#### AVAILABLE DATA:
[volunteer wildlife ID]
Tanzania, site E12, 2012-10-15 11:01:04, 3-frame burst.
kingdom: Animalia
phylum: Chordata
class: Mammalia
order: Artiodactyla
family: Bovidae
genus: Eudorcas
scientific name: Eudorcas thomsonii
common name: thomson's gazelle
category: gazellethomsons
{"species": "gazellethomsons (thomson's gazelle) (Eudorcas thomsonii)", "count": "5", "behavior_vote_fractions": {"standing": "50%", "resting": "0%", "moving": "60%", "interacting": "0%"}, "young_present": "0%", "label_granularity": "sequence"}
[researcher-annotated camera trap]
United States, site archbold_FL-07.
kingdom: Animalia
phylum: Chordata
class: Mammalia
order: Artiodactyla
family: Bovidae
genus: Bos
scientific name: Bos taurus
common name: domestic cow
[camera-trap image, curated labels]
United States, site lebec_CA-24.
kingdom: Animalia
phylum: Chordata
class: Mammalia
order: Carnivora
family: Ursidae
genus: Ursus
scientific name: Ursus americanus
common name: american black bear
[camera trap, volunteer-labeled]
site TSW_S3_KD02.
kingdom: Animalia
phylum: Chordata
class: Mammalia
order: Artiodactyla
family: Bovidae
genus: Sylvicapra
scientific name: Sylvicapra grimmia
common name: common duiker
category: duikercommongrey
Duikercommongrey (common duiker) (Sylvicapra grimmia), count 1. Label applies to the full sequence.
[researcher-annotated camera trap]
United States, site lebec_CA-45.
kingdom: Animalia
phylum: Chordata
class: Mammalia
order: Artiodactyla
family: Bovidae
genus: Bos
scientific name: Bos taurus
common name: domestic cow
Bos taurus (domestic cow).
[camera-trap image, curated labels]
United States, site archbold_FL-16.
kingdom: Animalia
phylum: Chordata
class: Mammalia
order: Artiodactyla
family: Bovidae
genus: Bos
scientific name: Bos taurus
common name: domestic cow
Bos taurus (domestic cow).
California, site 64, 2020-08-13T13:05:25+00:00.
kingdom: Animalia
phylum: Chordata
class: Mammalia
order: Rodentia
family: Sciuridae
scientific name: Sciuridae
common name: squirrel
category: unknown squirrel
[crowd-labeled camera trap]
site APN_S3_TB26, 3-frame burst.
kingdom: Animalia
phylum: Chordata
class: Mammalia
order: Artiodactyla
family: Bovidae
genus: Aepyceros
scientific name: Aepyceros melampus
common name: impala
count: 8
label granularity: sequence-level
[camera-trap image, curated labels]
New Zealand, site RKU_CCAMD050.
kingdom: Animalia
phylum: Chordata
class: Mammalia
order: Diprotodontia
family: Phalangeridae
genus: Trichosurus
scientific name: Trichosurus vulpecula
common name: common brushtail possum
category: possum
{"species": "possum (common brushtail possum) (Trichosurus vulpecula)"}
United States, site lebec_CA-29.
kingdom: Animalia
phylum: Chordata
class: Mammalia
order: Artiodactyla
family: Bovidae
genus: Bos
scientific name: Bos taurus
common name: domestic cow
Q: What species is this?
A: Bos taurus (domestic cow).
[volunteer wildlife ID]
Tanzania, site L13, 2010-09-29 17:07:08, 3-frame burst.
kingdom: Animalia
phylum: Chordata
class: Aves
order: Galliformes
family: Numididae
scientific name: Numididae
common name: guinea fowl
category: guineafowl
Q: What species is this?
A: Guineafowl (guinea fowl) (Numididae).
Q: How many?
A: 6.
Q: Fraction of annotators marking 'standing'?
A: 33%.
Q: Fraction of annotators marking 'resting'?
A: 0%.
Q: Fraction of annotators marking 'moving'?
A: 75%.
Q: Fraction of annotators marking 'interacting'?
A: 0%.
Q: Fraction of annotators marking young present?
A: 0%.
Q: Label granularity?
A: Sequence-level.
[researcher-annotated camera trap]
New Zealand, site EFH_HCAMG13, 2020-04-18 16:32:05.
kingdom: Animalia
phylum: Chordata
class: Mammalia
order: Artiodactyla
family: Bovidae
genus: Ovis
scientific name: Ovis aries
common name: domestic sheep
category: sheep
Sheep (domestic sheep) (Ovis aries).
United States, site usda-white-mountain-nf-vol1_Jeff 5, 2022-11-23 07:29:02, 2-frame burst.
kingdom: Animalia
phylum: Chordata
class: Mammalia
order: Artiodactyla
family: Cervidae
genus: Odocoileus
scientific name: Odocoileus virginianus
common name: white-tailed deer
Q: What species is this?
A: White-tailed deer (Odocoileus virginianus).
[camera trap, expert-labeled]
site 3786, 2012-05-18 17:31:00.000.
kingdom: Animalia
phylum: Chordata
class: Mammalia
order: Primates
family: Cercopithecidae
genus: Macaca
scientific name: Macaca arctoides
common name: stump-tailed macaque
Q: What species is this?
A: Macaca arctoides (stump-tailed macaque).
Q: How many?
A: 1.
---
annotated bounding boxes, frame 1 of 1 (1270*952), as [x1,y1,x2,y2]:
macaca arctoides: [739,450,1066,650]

#### TO DO:
In which lines of the material above does the string "burst" occur? Copy them all.

#### YOUR SOLUTION:
Tanzania, site E12, 2012-10-15 11:01:04, 3-frame burst.
site APN_S3_TB26, 3-frame burst.
Tanzania, site L13, 2010-09-29 17:07:08, 3-frame burst.
United States, site usda-white-mountain-nf-vol1_Jeff 5, 2022-11-23 07:29:02, 2-frame burst.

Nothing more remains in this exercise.